The Complexities of Same-Sex Divorce
Dec. 18, 2018
Your right to marry your partner came after much struggle and suffering, as is true with the winning of many important rights. When the U.S. Supreme Court delivered its landmark ruling legalizing same-sex marriage in all 50 states, you and your partner could enjoy the same protections as opposite-sex couples, including tax benefits, insurance coverage and surrogate authority for medical decisions.
You also now have the right to end your marriage through divorce. While this is often a painful decision for any married couple, you may be one of the many same-sex spouses whose circumstances make for a very complicated divorce.
A Tangle of Issues
While New York allowed same-sex partners to marry several years before federal law legalized it, you and your partner may have been together for years or decades prior to this. Like many partners, you may have shared a private commitment to each other, purchased property and accumulated assets as a couple. You may even have adopted and raised children together.
The complications you face now as you consider divorce revolve around determining the dates when your relationship began. While you were not married in the years prior to the legalization of same-sex marriage, those years may count in some circumstances toward deciding how to divide your assets, particularly retirement funds and their tax ramifications. They may also affect any claims for alimony.

SOURCE MATERIAL
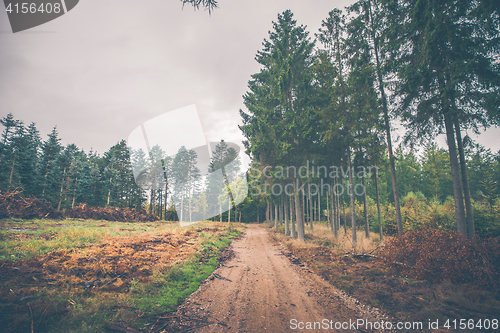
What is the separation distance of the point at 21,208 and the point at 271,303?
25.7m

PARTS OF THE EXERCISE
- 1) Retype the part of the same-sex divorce article that starts at the words "You also now" and stops after "very complicated divorce.".
- 2) Using the same-sex divorce article, answer these:
(a) Which court delivered the ruling that legalized same-sex marriage in all 50 states?
(b) Which state let same-sex partners marry several years before federal law did?
(c) In dividing assets, which kind does the article single out as particularly affected by the years before marriage was legal?
- 3) Carry on the same-sex divorce article from its last sentence.
The material is not needed for this work.

ANSWERS TO THE EXERCISES
- 1)
You also now have the right to end your marriage through divorce. While this is often a painful decision for any married couple, you may be one of the many same-sex spouses whose circumstances make for a very complicated divorce.

- 2)
(a) The U.S. Supreme Court.
(b) New York.
(c) Retirement funds and their tax ramifications.

- 3)
Children and Other Matters
If you or your spouse adopted a child as a single person before you were married, you may have agreed to raise the child together despite only one of you being the legal parent. Your divorce could effectively sever that relationship leaving the former partner with no parental rights. If you are the adoptive parent, you may want a clean break from your spouse, but this may not be in the best interests of your children who have known your partner as a parent perhaps their whole lives.
No one can summarize or generalize the unique aspects of your relationship, marriage and divorce, and you undoubtedly have many delicate matters to resolve as you go through the divorce process. You and your partner may be able to work through some of these matters with careful negotiation, but it is important to ensure your rights are protected. Seeking the assistance of an attorney who is dedicated to family law issues related to same-sex partners is a wise move to make at any stage of the divorce.